Home After Dark by David Small
In a “shocking graphic interpretation of cinema verité,” David Small narrates a haunting coming-of-age story in the toxic social world of 1950s America. Following Russell Pruitt, a troubled 13-year-old boy who traverses the country in search of home, Small’s ability to capture facial expressions is particularly arresting, which in Home After Dark gives a tenderness to even Small’s harshest and troubled characters.

 

Passing For Human by Liana Finck

Passing for Human by Liana Finck
In this brilliant addition to the inventive graphic memoir genre, beloved New Yorker cartoonist Liana Finck carefully examines her past with the pen.
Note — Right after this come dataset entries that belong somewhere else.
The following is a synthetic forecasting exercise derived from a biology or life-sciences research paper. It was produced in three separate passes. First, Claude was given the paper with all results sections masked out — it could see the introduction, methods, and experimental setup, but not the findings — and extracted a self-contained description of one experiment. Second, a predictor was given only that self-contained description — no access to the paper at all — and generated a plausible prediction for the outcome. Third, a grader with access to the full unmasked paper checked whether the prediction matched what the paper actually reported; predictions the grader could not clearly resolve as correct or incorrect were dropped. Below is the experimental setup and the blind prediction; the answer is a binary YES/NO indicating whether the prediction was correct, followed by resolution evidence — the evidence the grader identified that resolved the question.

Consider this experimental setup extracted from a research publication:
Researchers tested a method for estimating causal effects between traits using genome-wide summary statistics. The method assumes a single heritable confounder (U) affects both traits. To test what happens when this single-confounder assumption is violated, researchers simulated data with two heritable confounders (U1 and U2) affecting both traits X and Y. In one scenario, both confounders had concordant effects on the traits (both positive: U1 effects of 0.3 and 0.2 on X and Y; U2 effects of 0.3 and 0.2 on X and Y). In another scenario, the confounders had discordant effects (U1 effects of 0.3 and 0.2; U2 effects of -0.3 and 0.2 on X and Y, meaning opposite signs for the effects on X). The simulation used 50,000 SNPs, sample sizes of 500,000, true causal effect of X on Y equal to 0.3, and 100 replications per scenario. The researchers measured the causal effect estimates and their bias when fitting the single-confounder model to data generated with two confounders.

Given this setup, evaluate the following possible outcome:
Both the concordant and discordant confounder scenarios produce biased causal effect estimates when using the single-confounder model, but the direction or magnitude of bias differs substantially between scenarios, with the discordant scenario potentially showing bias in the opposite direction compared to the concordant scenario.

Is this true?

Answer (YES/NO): NO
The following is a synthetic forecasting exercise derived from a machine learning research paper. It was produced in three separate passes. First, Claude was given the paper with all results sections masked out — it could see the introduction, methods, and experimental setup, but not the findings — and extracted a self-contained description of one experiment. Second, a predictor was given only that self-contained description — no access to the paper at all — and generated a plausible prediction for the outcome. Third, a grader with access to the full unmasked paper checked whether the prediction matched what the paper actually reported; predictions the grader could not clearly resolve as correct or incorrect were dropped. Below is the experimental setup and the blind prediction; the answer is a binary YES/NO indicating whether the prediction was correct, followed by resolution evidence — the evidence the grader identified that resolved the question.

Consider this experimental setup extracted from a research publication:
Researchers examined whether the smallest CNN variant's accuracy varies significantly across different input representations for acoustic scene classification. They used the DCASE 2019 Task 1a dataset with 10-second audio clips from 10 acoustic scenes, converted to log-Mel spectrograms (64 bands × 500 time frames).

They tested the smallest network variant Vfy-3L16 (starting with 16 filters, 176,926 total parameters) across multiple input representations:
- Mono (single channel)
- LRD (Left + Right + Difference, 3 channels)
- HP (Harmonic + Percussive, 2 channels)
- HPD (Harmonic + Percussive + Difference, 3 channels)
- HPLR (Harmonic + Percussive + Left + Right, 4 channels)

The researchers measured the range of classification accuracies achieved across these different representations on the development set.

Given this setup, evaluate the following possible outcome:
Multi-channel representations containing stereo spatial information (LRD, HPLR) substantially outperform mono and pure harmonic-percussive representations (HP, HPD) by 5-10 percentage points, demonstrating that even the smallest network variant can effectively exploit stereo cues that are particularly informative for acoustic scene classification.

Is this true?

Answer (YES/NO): NO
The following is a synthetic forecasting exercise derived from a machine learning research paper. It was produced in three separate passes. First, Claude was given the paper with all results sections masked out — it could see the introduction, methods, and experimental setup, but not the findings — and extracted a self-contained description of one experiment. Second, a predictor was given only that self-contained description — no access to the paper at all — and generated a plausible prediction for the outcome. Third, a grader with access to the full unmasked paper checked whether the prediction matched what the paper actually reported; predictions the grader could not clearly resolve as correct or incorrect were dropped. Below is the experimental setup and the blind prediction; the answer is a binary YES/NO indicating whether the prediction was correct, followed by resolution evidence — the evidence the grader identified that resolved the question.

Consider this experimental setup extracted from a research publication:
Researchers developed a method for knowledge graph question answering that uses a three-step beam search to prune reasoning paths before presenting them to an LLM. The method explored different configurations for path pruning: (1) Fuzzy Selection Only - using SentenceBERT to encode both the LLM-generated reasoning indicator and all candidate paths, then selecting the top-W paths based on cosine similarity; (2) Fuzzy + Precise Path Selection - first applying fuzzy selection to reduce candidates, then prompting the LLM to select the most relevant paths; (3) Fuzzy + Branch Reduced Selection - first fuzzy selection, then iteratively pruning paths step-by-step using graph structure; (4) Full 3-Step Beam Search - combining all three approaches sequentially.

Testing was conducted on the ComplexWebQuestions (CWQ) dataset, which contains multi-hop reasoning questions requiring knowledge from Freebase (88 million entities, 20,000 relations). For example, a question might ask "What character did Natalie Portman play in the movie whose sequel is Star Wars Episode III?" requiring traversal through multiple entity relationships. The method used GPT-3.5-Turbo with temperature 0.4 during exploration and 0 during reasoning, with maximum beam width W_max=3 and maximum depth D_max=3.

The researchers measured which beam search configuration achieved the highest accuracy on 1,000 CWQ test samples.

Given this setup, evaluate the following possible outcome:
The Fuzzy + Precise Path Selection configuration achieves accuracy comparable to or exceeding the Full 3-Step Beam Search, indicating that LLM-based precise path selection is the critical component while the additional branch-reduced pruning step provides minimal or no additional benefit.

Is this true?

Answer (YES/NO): YES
Told as the search for a lost shadow, one which followed her throughout childhood and which is chased by her drawings, Finck’s memoir is a “melancholy and funny, personal and surreal” search for identity in family and as an artist.

 

Belonging by Nora Krug

Belonging by Nora Krug
Born decades after the fall of the Nazi regime, Nora Krug’s tireless investigative memoir explores the silences of German culture which that history is treated with, and attempts to trace her own family’s history during WWII. A scrapbook of drawings, interviews, and collages, Krug’s Belonging is a powerful meditation on what it means to be German for her generation, probing the turmoil of silences without trying to make them whole.

 

The Three Escapes Of Hannah Arendt by Ken Krimstein

The Three Escapes of Hannah Arendt by Ken Krimstein
A sweeping biographical portrait, The Three Escapes of Hannah Arendt tells the tumultuous life and times of one of the most crucial 20th century philosophers through the energetic line of acclaimed cartoonist Ken Krimstein. Arendt’s life—driven by an intense passion for the truth in spite of the horrors and strife of war—Krimstein wittily evokes and passionately documents.